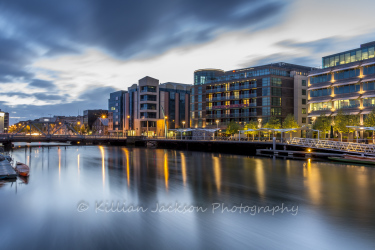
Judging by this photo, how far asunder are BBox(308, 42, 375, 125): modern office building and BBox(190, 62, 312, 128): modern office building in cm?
1182

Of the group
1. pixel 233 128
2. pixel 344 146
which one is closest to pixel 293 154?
pixel 344 146

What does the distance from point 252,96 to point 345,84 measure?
96.1 feet

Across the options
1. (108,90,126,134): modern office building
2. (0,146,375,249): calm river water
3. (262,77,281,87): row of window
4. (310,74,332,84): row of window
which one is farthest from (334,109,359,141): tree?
(108,90,126,134): modern office building

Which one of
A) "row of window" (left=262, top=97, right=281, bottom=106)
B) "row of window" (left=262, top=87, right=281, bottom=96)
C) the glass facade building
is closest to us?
the glass facade building

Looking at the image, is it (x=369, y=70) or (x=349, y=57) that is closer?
(x=369, y=70)

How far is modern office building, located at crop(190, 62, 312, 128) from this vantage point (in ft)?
312

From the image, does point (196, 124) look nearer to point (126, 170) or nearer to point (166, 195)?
point (126, 170)

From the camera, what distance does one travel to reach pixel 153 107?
134m

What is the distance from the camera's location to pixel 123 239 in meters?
17.0

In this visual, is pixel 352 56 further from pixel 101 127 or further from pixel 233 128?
pixel 101 127

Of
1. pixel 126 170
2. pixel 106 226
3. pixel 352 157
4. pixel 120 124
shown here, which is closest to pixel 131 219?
pixel 106 226

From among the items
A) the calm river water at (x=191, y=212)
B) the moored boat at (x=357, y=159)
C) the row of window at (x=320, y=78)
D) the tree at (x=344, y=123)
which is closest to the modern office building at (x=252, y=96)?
the row of window at (x=320, y=78)

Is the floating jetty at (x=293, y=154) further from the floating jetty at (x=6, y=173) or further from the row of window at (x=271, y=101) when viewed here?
the floating jetty at (x=6, y=173)

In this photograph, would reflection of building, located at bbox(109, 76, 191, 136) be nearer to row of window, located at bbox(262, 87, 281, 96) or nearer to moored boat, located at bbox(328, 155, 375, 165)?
row of window, located at bbox(262, 87, 281, 96)
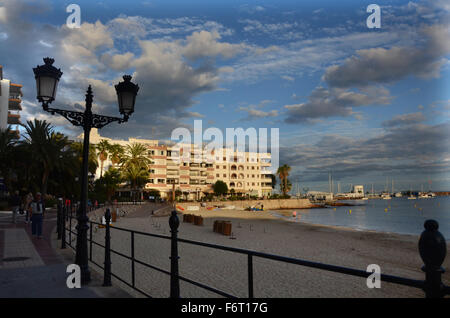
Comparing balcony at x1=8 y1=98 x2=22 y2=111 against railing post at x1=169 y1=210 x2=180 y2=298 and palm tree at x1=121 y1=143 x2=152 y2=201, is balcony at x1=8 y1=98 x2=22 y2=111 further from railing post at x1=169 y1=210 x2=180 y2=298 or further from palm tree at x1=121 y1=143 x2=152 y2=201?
railing post at x1=169 y1=210 x2=180 y2=298

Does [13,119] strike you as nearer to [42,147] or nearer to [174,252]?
[42,147]

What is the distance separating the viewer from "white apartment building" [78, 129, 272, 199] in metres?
95.4

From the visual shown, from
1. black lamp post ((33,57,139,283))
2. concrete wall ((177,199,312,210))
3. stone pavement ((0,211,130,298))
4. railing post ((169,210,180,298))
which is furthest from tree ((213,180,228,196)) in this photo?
railing post ((169,210,180,298))

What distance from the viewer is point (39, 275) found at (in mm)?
7426

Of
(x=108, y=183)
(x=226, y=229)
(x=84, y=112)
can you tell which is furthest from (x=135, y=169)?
(x=84, y=112)

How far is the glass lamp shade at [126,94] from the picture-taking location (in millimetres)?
8383

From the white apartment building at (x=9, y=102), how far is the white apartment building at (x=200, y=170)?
2280 centimetres

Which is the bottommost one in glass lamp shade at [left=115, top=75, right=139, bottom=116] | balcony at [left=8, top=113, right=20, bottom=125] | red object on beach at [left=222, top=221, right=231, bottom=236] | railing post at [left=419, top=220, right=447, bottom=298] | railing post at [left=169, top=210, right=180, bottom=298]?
red object on beach at [left=222, top=221, right=231, bottom=236]

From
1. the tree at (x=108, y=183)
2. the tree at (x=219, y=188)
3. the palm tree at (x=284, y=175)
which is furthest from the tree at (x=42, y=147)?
the palm tree at (x=284, y=175)

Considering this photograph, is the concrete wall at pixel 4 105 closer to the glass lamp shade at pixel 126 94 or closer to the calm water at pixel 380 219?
the calm water at pixel 380 219

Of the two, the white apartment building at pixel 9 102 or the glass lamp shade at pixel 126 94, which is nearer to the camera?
the glass lamp shade at pixel 126 94

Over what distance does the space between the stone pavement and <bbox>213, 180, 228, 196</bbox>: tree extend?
307 feet

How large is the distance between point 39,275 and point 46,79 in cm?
441
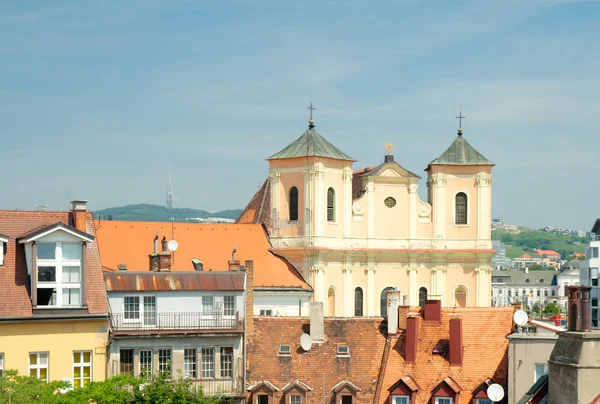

→ Task description:
Pull out every line in the items above that contains the word "image".

→ Written reply:
Looking at the image, is it (x=369, y=70) or (x=349, y=57) that is closer?
From the image, does point (196, 124) look nearer to point (126, 170) or nearer to point (166, 195)?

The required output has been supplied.